Мэгги покрутила пальцем у виска; впрочем, она так и не поняла, серьёзно ли тот говорит или стебётся. «Народ Озерья», бля. Народ одной деревни, — что дальше? Нация отдельного домохозяйства? Впрочем, с них станется — с некоторых пор в Регионах, да и в Мувске, воплощались в жизнь самые, казалось бы, бредовые идеи — и ничего, народ хавал…
— Кстати. — хрустнув печенюшкой, заметил Мэгги Борис Андреевич, — Мэгги. Вот ты сказала, что «двое в лазарете сдохли».
— А что, не сдохли, что ли? И три бабы по деревне — но те от болезни. А те…
Я не про то. Сам знаю, что умерли — выражайся, пожалуйста, литературно; ты же в приличном обществе. Не в привычном тебе борделе…
Мэгги молча проглотила оскорбление, а БорисАндеич продолжил:
— Не надо афишировать, что их уже нет. Это же люди Григория — вот пусть и считает, что они тут «лечатся». Вот, кстати, на прошлой неделе с оказией и продукты, паёк передал. Пусть всё так и остаётся.
— А сказать когда ему хочешь? — поинтересовался юрист.
— Да скажем… Есть мысли. Я же говорю — избаловался совсем наш Гриша, не хочет с «пригорком» помочь…
— С подлыми фашистскими выродками, пресмыкающимися перед недо-фюрером Хорем и спятившим жуликом и вором гнусным выродком Андреем! — поддакнул Мундель. И встав, покачиваясь, направился к выходу из комнаты, очевидно в туалет.
— Я вот другое понять не могу… — наливая себе и юристу «Заката над Регионами» и пододвигая к себе поближе банку с вареньем, сказал староста:
— Я за тобой, Попрыгайло, давно присматриваюсь… Знаешь, что я заметил? Ты ведь людей ненавидишь. За что, почему? Что такое с тобой не то?..

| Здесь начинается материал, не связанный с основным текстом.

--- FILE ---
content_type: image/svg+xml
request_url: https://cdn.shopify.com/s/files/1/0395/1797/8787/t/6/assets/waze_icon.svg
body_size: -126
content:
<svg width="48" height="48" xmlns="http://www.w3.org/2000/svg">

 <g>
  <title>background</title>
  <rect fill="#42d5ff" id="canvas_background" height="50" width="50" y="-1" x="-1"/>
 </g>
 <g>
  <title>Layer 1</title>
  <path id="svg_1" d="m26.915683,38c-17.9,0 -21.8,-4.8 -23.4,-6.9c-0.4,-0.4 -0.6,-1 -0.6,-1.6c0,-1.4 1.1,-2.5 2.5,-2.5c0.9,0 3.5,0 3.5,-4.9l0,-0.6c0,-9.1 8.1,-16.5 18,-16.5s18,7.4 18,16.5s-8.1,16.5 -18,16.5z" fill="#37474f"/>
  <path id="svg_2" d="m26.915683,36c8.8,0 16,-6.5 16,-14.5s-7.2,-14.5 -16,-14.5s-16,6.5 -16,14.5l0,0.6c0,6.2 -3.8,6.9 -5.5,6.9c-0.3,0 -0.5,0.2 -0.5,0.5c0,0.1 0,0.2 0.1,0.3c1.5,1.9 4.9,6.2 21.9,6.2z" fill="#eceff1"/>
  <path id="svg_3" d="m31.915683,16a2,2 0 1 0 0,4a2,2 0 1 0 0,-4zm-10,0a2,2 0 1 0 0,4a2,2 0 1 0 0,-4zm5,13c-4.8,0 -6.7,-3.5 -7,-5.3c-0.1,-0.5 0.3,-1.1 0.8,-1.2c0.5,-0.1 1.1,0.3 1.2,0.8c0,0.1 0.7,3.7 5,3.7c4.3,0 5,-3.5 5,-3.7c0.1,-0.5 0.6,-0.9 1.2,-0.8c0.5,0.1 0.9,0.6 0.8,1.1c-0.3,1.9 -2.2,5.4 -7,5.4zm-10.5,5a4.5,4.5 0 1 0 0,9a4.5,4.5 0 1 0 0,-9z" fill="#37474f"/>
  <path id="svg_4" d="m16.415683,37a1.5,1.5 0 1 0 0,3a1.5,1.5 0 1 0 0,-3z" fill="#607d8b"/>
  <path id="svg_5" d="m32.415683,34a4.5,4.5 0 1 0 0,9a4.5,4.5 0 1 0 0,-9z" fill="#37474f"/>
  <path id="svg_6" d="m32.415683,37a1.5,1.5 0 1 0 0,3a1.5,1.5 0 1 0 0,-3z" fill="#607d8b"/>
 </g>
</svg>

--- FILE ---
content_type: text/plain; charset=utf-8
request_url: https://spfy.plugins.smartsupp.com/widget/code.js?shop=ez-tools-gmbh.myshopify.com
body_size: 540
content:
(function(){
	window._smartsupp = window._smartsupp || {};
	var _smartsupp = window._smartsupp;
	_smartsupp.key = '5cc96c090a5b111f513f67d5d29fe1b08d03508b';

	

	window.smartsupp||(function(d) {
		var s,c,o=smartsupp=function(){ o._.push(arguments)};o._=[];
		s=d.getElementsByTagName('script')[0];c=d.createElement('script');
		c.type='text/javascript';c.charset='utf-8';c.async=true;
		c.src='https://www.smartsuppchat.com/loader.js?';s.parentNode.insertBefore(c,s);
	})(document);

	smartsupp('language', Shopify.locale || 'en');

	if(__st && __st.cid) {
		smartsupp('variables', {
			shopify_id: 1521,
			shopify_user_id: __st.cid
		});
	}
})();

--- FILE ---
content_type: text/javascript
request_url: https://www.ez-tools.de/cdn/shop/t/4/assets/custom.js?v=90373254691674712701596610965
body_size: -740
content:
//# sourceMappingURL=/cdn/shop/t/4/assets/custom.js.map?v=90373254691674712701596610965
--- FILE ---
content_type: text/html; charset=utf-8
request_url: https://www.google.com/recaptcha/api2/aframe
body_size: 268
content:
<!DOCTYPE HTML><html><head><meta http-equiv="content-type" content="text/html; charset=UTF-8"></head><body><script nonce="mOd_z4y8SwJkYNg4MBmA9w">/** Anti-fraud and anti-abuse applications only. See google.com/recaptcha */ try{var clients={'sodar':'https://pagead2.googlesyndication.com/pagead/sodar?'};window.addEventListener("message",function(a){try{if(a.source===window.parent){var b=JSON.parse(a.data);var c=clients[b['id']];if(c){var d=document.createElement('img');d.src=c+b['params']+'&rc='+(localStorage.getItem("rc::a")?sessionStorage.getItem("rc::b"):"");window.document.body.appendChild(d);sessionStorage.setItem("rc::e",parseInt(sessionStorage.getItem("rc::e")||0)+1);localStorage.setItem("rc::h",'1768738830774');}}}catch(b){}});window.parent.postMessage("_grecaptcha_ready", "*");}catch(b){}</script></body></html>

— Можно подумать, ты их любишь! — окрысился юрист, сразу став и в самом деле похожим на злобное животное. Сейчас особенно стало заметно, что пить юрист не умеет, и как его быстро развозит.
— Я? Я — люблю. Душить, резать. Смотреть, как они дохнут. — совершенно спокойно сказал БорисАндреич, и в комнате как будто потянуло могильным холодом. Так и есть — никто не сомневался. Они знали это. Жутко было не это; жутко было то, что он так спокойно и буднично об этом говорит, — как о том, что вишнёвое варенье любит больше, чем клубничное.
— Но речь-то не обо мне. Речь о тебе. Ты же не «сам процесс», как я — ты само «явление» любишь. За что; чем, Веня, люди тебе так насолили?
Мэгги тоже, ещё раз зябко дрогнув голыми обнажёнными плечами, уставилась ожидающе на юриста. Да, не откажешь в наблюдательности Артисту — тоже ведь что-то подобное наблюдала за Попрыгайлой, сформулировать только не могла. Ишь, какие разговоры пошли… Обычно при ней, при её «коллегах», мужчины серьёзные, «за жизнь», разговоры не вели — не то что стеснялись, скорее считали, что серьёзные, жизненные детали не для куриных мозгов длинноногих красоток; а тут поди ж ты. Интересно. Кофту, что ли, накинуть — зябко как-то? Или пусть. Пусть пялятся — сколько ещё той «радости» в жизни осталось?..
Попрыгайло некоторое время мялся, отнекивался, «ломал из себя целку», как сформулировала Мэгги; но в конце концов, после ещё одной рюмки «Заката Регионов» раскололся…
Оказалось — всё шло из детства. И даже — не с его детства, а с детства ещё его отца, и его отца, то есть было фамильным, родовым — ненависть к окружающим. Не просто презрительное к ним отношение — сама Мэгги тоже окружающих вполне презирала! — а именно ненависть как функция от пожелания окружающим поскорее сдохнуть… Собственно, это мог бы предсказать любой знающий психолог — что такого рода девиации берут начало в детстве.